> **Exercise instructions**:
A - List every week of pregnancy mentioned in the 32-week pregnancy update below.
B - Continue the 32-week pregnancy update below from its last sentence.

Wednesday, December 31, 2014

32 week update brought to you from my couch

I went to the doctor on Monday to check out my placenta, and unfortunately it has not moved enough for them to advise a vaginal delivery. The nurse was ready to set a date for my c-section, and I basically begged her for one more ultrasound before scheduling. She was so nice, and said she did not see why we could not do another ultrasound 36 weeks.  She spoke to the doctor and he said that would be fine, but if it was still in the same place I will have a c-section at 37 weeks.

I am just...so...annoyed at all of this. I'm trying not to be a big baby about it, and if it happens then I will go into it with the best attitude I can muster up, but it just all sounds horrible. Like, if it were just a c-section with no placenta previa I would feel a lot better, but the risk of hemorrhaging, blood transfusions etc..  because of my fucked up placenta is like too much for me to deal with. I don't want to have a c-section and more importantly, I don't want to have one with a medical complication.

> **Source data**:

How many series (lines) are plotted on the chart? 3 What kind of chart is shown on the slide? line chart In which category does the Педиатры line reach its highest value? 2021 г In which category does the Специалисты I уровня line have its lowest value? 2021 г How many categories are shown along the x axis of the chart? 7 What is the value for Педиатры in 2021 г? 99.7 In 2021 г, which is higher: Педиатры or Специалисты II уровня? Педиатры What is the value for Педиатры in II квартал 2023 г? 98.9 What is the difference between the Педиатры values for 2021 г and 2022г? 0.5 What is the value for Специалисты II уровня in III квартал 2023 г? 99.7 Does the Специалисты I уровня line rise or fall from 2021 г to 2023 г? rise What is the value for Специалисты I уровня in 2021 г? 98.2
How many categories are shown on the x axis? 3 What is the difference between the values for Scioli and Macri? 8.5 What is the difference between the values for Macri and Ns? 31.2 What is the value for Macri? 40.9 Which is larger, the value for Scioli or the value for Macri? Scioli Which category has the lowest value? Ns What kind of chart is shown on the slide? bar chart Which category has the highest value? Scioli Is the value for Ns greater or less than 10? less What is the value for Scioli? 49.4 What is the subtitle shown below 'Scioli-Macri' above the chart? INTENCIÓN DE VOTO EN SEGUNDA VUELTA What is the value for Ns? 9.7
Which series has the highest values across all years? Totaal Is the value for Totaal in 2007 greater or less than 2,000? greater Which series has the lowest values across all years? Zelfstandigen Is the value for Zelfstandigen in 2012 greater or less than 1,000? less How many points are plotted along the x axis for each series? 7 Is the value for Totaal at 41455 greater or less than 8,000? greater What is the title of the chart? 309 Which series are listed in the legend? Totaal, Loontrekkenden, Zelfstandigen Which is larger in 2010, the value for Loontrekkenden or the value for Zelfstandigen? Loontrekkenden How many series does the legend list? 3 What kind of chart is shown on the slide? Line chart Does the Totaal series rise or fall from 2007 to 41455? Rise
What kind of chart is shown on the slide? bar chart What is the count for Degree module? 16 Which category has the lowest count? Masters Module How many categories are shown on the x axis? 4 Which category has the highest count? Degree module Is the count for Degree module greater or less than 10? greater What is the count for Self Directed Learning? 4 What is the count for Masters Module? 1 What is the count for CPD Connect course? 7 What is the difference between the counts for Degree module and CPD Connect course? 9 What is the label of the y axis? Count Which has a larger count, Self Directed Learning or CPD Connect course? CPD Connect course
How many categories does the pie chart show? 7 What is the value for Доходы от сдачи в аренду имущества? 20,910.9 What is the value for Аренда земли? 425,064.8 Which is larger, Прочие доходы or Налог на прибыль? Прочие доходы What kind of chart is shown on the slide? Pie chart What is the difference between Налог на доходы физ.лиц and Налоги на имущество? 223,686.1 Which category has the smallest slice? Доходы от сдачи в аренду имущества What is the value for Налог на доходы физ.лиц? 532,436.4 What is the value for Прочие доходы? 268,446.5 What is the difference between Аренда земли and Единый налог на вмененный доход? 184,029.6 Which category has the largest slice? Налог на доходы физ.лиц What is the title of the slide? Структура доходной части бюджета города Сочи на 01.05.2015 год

> **Answers to the exercises**:
A - 32 weeks, 36 weeks, 37 weeks

B -
I've reached out to a bunch of friends who have had sections, and they have given me great advice. I now have a list of questions for my doctor next week when I see her. I didn't even know what I should ask so now I feel a bit more informed

I guess I'm sort of doing a birth plan. I don't want to be totally out of it during surgery. I  would like to try to nurse immediately after (baring no medical/placenta complications) and some friends told me this was possible and that they did it, so I feel a bit better knowing this is at least somewhat of an option for me. I was told to get a tummy band, ask for glue and not stitches, walk around as soon as I can, what type of tea to drink for gas bubbles ( or something-I'm still confused about the potential gas thing) , and different ways to keep the incision site comfortable and pain free.

I've also gotten really stupid advice like, "You will not love your baby any less if you have a c-section" and things of that nature. F you. I'm not an asshole. I just don't want my stomach cut open for major abdominal surgery and to be bedridden any longer than I need to be. It has nothing to do with loving my daughter. AGGHHHH. That actually gets me fired up, so I will stop thinking about it.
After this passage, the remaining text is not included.